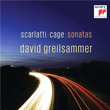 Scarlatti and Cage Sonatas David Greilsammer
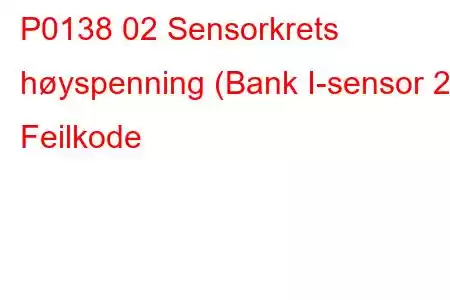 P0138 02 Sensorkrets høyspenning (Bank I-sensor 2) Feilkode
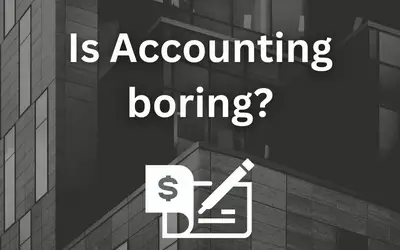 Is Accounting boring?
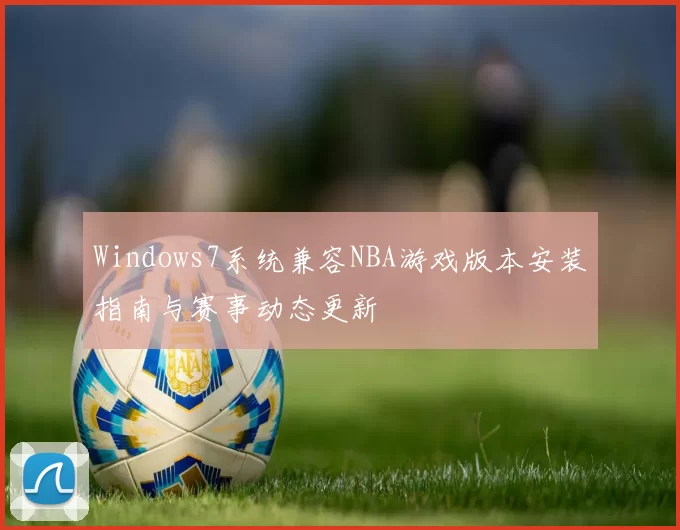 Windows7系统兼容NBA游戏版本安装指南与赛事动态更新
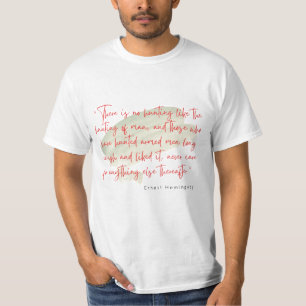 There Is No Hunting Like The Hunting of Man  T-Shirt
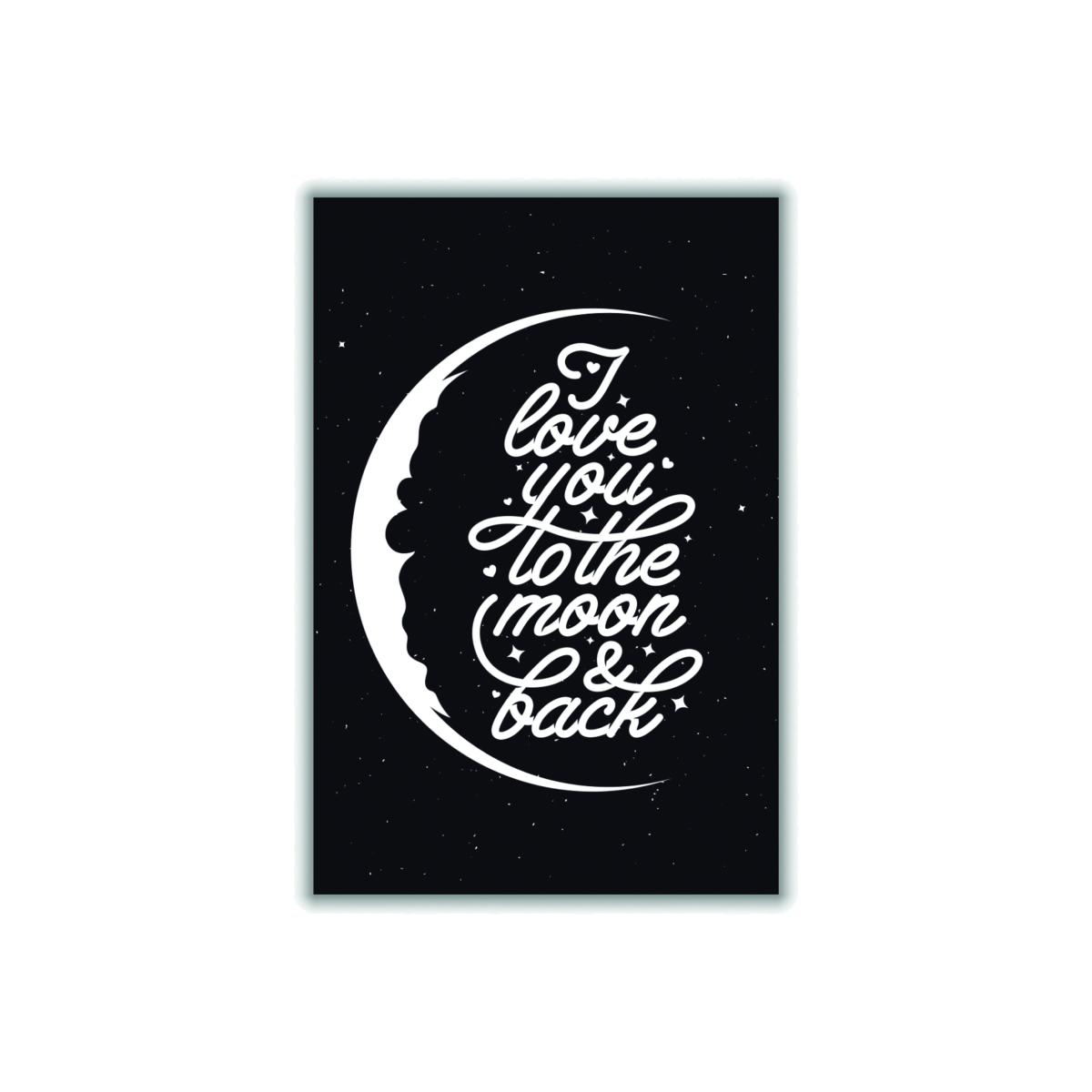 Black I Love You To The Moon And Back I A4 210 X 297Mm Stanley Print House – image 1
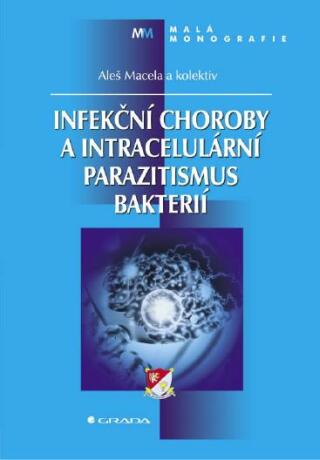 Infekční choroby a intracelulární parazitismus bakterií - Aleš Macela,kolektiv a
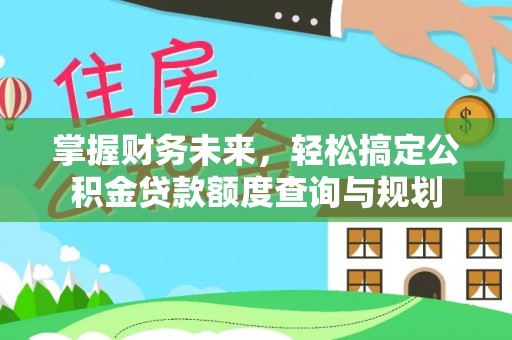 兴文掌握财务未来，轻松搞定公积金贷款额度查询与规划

******************************

- [Exercise]: With pictures left out, print the lines of the material above from the line containing "Black I Love" through its last line, exactly and nothing more.

- [Response]:
 Black I Love You To The Moon And Back I A4 210 X 297Mm Stanley Print House – image 1
 Infekční choroby a intracelulární parazitismus bakterií - Aleš Macela,kolektiv a
 兴文掌握财务未来，轻松搞定公积金贷款额度查询与规划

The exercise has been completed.